The transmittance or transmittance T (X) of the display electrode 2 for light rays of the wavelength X can be defined as follows in the colored state:

-logT (X) = e (X) -o in which a denotes the amount of charge flowing over a unit area and e (X) a proportionality constant that indicates the “light resistance” of the electrochromic material in the case of light with the wavelength X.

If the electrochromic film material consists of WO3, the proportionality constant e (X) for light with the wavelength 590 nm can be specified as follows:

e (X = 590 nm) = 30-40 (cm2 / Coulomb)

The coloring process can be illustrated by the following reversible equation relationship:

WO3 + xM + + ze-1 ^ Mx + WChex_1 (transparent) (blue)

where the size M + denotes the ions H +, Li +, Na +, K + etc.

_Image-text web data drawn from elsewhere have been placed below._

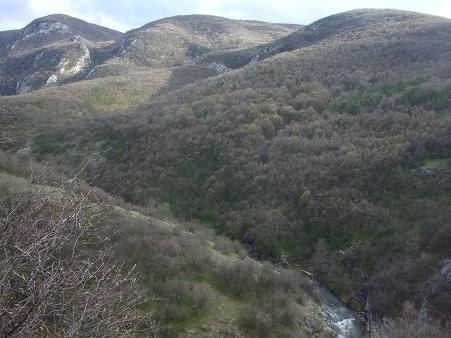 Горы возле Сокобани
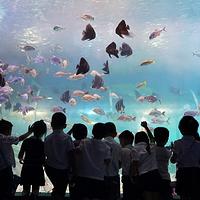 岳阳海立方海洋公园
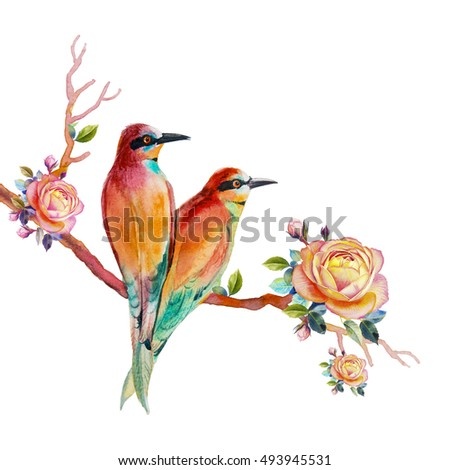 watercolor painting realistic illustration colorful bird stock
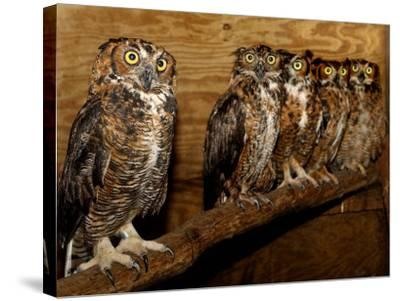 Five Great Horned Owls--Stretched Canvas Print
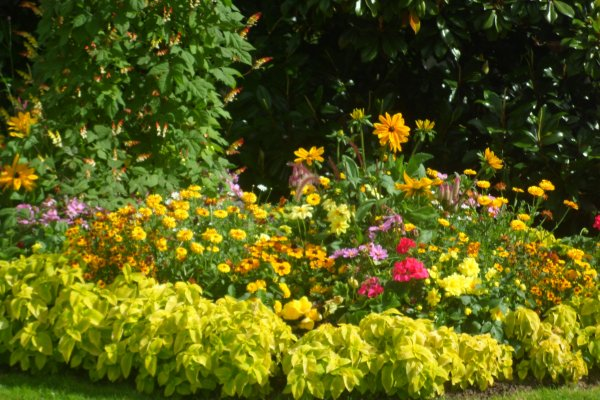 les fleurs du thabor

The ECD cell described so far is characterized by the following general properties:

(1) the viewing angle is extremely wide;

(2) the contrast is very high regardless of the viewing angle;

(3) low drive voltage (less than a few volts);

(4) A storage effect can be expected by which the coloring state can be maintained for several hours to several days after the coloring voltage is disconnected as long as the ECD cell is kept in the electrically open state. Of course, no external energy supply is required to maintain the storage effect;

(5) the degree of staining is determined by the amount of charge flowing through the cell and

(6) the energy consumption is proportional to the display size and the repetition rate, i.e. H. on the number of dyeing / bleaching cycles.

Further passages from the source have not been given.